USING
LEADHEADED PATTERNS
The weight of the fly can make it very hard to make a
good, well placed cast, especially in the beginning.
Therefore a rod with a stiff or tip action is necessary.
Reduce the casting speed and watch your head. To fish
these heavy bugs the following techniques can be employed:
Dead Drifting: With this technique, I cast upstream
or up and across and let the fly drift downstream as
naturally as possible. My eyesight is not good so I
generally use a small bite indicator, made of plastic
foam, attached to the leader.
Looping the line: This second technique amazed some
of my friends, because I use it exclusively on fast
waters.

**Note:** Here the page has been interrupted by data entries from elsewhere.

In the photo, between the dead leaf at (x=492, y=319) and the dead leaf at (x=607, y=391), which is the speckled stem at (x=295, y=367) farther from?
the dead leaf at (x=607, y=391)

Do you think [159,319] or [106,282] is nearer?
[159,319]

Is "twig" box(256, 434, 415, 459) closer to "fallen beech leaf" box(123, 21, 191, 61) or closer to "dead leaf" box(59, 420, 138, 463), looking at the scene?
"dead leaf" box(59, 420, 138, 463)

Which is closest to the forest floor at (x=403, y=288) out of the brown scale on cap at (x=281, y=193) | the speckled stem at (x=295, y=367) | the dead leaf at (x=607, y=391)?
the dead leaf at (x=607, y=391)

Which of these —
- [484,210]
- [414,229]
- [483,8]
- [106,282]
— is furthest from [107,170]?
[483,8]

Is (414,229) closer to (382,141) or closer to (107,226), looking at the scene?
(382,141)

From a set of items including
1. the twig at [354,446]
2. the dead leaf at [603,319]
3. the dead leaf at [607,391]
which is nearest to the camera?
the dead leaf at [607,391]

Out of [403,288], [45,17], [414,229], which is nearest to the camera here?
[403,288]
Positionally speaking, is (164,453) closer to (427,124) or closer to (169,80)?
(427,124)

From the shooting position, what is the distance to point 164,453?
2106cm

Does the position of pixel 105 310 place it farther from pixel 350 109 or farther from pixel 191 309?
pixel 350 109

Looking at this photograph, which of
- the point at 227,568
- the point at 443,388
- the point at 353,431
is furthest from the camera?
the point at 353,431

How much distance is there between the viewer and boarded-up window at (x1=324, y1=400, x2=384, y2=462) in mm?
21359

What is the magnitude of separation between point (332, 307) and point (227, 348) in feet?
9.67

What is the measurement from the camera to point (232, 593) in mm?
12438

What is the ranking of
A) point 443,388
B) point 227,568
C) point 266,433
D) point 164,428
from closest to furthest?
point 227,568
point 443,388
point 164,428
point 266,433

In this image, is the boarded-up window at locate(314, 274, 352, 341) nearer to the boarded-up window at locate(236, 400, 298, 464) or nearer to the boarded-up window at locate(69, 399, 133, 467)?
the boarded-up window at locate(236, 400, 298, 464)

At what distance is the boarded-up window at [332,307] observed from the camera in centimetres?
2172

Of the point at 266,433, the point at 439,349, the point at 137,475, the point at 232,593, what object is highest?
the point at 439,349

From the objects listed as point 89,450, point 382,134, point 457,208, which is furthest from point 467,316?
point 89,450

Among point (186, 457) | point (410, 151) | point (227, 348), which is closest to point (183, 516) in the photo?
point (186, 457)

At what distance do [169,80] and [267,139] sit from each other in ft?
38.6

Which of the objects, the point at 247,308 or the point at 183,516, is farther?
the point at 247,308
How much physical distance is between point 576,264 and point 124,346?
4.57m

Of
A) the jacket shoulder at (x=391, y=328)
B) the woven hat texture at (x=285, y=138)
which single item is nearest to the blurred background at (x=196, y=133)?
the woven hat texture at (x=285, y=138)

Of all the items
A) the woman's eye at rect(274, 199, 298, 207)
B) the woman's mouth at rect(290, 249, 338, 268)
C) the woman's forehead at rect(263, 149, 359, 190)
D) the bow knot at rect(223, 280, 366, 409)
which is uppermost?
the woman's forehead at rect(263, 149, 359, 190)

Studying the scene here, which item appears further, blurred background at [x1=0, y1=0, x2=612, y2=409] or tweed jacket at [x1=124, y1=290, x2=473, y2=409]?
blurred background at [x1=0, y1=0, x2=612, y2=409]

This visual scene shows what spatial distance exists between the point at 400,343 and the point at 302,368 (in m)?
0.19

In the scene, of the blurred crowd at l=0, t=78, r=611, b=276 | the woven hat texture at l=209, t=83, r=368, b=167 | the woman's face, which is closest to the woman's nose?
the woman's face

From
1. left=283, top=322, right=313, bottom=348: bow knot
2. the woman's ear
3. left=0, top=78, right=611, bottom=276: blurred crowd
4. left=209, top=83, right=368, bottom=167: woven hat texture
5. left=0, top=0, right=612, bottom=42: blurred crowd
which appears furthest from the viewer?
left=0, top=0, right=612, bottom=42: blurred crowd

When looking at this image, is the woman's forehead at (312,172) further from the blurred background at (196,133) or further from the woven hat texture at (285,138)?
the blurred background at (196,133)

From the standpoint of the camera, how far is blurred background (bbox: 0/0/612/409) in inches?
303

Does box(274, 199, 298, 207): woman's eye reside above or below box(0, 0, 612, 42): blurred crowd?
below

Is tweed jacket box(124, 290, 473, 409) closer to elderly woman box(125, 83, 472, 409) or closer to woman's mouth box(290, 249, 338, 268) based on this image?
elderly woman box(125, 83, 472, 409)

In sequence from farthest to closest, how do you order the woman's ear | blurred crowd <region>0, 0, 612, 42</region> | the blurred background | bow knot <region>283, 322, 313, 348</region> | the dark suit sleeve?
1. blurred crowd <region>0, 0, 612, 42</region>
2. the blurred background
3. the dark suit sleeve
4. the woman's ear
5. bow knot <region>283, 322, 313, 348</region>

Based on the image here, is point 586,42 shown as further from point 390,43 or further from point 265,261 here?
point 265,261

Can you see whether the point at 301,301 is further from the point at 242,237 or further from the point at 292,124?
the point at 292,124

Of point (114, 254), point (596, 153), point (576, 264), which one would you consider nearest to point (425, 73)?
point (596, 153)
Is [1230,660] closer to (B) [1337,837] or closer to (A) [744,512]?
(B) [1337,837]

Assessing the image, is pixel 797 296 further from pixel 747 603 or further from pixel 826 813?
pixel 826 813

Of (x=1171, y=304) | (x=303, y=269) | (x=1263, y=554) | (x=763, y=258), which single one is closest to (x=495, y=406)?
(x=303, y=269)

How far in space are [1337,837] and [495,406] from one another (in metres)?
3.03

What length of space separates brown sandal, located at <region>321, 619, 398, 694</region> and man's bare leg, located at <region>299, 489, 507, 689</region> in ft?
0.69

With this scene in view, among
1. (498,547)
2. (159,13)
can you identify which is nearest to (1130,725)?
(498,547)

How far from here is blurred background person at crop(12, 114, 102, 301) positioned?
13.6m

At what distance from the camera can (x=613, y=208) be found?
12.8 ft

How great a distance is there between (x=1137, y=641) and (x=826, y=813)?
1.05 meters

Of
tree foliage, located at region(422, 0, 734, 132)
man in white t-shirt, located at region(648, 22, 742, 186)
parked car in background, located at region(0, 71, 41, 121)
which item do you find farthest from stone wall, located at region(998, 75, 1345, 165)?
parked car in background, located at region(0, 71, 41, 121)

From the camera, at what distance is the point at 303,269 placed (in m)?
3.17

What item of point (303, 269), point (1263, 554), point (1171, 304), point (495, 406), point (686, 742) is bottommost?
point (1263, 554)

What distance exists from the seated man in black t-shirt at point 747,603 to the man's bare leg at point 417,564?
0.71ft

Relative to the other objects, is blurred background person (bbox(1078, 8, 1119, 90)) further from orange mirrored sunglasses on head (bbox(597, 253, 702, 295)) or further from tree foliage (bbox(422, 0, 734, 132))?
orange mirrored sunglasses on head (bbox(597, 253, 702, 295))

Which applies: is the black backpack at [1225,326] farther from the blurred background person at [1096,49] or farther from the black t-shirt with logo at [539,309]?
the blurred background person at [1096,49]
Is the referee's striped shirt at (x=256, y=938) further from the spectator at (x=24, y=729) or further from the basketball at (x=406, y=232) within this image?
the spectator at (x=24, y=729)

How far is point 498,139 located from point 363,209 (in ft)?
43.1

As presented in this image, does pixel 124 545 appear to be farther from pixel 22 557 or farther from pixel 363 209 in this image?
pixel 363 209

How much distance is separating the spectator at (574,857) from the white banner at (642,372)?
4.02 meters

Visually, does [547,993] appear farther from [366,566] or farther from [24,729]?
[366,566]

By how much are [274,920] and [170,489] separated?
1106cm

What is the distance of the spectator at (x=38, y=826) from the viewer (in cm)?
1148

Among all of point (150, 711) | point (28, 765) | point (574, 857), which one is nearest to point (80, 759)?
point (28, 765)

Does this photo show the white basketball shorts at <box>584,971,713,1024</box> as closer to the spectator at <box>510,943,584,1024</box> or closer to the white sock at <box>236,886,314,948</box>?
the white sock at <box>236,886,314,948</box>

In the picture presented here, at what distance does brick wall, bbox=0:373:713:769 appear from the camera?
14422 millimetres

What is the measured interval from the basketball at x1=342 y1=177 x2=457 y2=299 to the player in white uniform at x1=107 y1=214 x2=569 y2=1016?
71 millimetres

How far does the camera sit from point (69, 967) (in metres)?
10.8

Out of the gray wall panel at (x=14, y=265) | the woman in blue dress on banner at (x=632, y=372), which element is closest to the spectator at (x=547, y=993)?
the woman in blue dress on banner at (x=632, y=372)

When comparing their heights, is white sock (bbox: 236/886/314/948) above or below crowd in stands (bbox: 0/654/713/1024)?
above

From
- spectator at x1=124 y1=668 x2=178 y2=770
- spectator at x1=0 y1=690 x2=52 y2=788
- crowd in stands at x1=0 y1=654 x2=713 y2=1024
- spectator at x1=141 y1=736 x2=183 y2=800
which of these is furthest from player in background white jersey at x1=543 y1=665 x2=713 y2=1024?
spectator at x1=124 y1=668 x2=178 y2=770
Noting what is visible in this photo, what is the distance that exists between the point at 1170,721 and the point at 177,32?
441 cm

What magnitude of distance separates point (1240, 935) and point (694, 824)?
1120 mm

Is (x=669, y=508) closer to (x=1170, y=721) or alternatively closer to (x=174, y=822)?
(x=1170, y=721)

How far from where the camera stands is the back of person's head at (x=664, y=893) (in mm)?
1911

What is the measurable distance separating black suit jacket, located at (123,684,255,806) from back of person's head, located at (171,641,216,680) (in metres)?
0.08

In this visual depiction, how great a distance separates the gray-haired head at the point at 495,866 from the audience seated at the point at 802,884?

I cast downstream, just mend the line and bring
the fly back to me by looping in line with my left hand
(no casting hand). On waters with slower current this can
be easily achieved with a figure-of-eight retrieve. I have
found that it is very important to vary the speed of
retrieving in order to succeed.
Lift-sink-lift: This technique involves an upstream
cast, where after I let the nymph sink. When I think it
has sunk enough (i.e. to the bottom) I lift the fly
briefly with the rod tip and let it sink again. This
sequence is repeated several times as the cast is fish
out.
Stillwater motion: When fishing in Stillwater I use
the rod top extensively to give the fly motion: a little
movement of the rod top is combined with slow draws on the
line with my no casting hand.
CONCLUSION
Over the years many anglers have fished with one of my
Leaded Grayling Bugs and all have been very enthusiastic
or even amazed at the results they achieved with it.
That's probably the reason that so many copies of this fly
exist. In still waters or reservoirs all patterns, even
fluorescent variations did extremely well when tied
slightly larger than the river version.